▶ _Directions for this task_:
Reproduce the lines from the start of the entries up to and including the line with "6H12V8L14 9V11H17V13H21L22 6H21V3H20L18", without changing a single character.

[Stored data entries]
::::

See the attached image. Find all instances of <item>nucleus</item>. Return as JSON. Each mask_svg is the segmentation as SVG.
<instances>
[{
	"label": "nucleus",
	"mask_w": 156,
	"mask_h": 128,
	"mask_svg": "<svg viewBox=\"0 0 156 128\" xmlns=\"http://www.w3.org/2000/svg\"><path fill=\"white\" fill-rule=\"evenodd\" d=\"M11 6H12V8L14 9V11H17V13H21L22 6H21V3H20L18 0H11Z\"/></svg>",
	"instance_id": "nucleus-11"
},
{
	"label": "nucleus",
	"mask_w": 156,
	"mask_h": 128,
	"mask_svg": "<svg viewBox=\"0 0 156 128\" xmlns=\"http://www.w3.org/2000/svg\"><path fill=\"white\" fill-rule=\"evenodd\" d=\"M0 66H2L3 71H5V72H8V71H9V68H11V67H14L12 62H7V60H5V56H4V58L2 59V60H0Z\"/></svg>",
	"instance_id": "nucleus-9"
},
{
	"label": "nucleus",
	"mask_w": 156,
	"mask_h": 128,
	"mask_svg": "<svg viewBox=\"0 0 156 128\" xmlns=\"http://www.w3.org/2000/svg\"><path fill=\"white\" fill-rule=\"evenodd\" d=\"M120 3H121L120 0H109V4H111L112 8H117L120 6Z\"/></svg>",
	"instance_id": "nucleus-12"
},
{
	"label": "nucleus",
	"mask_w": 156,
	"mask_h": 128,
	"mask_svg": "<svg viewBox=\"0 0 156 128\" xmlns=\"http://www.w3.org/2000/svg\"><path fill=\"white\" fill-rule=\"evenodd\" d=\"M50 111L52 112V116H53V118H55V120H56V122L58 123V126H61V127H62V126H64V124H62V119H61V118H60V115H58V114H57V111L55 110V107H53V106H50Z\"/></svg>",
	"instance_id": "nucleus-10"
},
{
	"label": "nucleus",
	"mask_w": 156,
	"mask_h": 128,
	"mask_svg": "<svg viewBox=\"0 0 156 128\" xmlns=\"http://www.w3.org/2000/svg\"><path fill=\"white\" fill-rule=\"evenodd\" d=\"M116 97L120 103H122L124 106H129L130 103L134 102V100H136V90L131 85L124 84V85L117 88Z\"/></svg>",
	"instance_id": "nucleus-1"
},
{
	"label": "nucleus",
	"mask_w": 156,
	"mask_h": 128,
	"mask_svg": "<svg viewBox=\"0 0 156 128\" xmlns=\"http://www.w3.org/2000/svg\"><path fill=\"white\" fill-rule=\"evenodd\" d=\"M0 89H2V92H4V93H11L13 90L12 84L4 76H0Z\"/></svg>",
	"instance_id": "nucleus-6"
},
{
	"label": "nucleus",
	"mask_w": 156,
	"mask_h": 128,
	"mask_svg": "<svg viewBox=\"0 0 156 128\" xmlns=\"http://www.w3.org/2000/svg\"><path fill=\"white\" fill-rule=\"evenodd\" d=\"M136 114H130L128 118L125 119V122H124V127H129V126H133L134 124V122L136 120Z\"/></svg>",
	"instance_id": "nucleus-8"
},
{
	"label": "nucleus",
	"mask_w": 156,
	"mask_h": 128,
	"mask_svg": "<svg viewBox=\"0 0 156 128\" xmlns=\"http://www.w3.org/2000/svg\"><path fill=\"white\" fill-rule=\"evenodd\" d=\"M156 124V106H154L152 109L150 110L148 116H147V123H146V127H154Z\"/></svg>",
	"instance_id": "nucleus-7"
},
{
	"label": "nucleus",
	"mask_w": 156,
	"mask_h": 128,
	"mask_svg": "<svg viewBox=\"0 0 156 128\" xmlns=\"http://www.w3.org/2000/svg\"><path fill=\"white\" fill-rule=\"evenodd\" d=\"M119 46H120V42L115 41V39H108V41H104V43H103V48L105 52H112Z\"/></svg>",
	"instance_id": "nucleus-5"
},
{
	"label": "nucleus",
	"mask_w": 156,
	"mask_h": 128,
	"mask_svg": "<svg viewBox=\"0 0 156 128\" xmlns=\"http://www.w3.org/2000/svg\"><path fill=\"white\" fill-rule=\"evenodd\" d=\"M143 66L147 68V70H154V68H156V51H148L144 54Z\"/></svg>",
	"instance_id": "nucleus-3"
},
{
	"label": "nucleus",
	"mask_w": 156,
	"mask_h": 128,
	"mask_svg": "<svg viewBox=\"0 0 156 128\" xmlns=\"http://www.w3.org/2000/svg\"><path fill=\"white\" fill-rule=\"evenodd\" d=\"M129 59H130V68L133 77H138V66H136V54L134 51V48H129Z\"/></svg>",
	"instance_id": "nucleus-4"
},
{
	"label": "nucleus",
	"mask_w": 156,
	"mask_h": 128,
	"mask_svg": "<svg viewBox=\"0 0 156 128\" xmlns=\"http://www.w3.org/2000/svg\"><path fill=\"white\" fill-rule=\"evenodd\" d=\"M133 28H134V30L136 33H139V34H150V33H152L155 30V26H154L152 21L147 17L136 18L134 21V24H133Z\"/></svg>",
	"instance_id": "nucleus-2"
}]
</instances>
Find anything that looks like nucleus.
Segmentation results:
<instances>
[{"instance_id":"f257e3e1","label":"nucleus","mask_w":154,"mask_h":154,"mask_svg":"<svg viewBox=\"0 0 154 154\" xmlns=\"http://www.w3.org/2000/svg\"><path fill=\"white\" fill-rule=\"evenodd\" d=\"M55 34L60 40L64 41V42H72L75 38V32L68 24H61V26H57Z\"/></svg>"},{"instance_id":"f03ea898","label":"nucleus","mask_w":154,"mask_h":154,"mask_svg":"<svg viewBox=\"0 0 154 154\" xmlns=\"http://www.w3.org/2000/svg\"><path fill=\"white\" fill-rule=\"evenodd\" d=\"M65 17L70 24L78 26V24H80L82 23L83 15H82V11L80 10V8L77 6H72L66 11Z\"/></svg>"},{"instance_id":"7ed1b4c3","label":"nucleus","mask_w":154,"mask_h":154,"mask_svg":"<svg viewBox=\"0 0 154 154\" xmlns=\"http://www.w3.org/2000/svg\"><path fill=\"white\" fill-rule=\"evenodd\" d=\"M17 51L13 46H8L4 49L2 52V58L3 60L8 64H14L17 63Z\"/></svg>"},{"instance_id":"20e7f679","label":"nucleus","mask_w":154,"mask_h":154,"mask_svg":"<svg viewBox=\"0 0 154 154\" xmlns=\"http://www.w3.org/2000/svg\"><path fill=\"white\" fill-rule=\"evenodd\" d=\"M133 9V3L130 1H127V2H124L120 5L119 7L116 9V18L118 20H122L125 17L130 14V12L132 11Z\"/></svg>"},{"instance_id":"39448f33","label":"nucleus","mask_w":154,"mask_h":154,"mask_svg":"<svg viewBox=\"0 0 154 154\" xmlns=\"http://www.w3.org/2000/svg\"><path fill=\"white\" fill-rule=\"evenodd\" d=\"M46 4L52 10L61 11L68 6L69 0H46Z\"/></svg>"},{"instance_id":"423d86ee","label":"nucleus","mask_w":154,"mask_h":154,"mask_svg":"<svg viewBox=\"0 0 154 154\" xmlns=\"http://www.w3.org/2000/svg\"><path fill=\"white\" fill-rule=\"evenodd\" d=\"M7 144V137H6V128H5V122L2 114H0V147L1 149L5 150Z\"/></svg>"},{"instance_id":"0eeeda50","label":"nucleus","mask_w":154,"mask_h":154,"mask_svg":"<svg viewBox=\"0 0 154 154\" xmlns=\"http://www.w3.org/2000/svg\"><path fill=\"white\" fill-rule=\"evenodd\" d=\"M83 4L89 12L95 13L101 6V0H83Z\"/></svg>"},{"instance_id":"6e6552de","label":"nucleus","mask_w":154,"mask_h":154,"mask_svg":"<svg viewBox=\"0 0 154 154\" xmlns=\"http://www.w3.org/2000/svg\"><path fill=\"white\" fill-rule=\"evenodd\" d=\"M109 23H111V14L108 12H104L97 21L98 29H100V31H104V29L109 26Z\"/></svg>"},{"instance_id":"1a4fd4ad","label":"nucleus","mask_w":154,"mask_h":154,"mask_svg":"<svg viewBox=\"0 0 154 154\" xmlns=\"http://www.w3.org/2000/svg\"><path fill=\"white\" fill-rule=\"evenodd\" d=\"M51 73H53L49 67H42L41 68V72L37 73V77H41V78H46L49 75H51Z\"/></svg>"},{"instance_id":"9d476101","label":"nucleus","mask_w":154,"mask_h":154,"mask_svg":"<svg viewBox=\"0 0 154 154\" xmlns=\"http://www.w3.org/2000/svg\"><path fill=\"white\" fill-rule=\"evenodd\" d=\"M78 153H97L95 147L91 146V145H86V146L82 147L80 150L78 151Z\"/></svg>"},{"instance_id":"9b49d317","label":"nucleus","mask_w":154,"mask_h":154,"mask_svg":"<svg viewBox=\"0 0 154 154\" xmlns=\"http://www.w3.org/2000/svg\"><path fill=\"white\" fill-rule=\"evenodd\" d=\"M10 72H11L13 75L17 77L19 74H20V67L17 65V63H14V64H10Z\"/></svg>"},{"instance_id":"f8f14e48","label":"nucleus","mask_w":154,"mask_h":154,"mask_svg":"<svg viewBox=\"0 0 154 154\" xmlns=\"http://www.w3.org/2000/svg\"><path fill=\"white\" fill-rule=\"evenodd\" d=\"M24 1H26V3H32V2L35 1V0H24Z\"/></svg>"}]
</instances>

::::

▶ _Written reply_:
See the attached image. Find all instances of <item>nucleus</item>. Return as JSON. Each mask_svg is the segmentation as SVG.
<instances>
[{
	"label": "nucleus",
	"mask_w": 156,
	"mask_h": 128,
	"mask_svg": "<svg viewBox=\"0 0 156 128\" xmlns=\"http://www.w3.org/2000/svg\"><path fill=\"white\" fill-rule=\"evenodd\" d=\"M11 6H12V8L14 9V11H17V13H21L22 6H21V3H20L18 0H11Z\"/></svg>",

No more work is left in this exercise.